## [Given information]
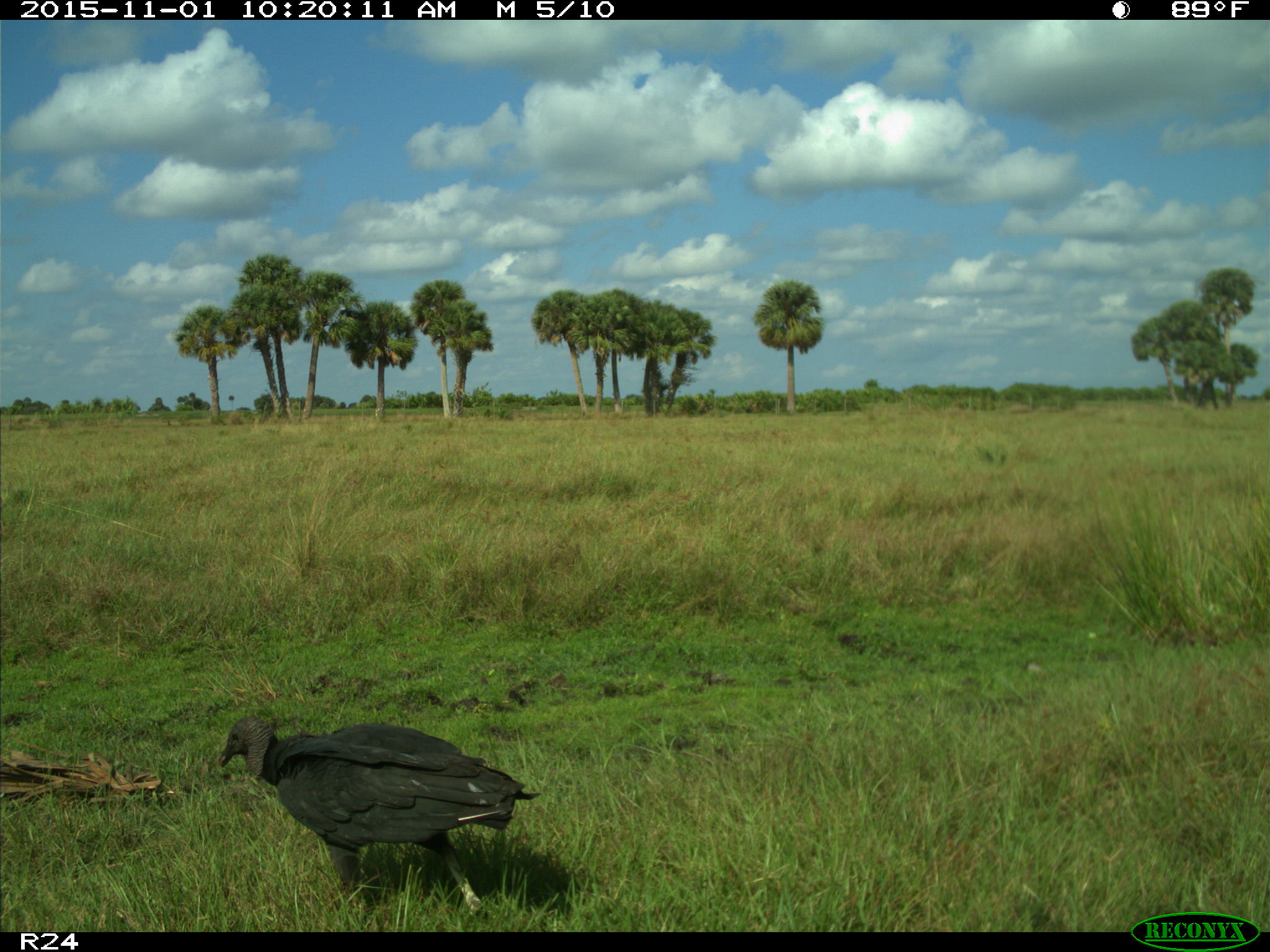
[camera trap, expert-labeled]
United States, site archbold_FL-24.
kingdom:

## [Try it]
Copy the data exactly. Any picture it contains is to be omitted.

## [Solution for this problem]
[camera trap, expert-labeled]
United States, site archbold_FL-24.
kingdom:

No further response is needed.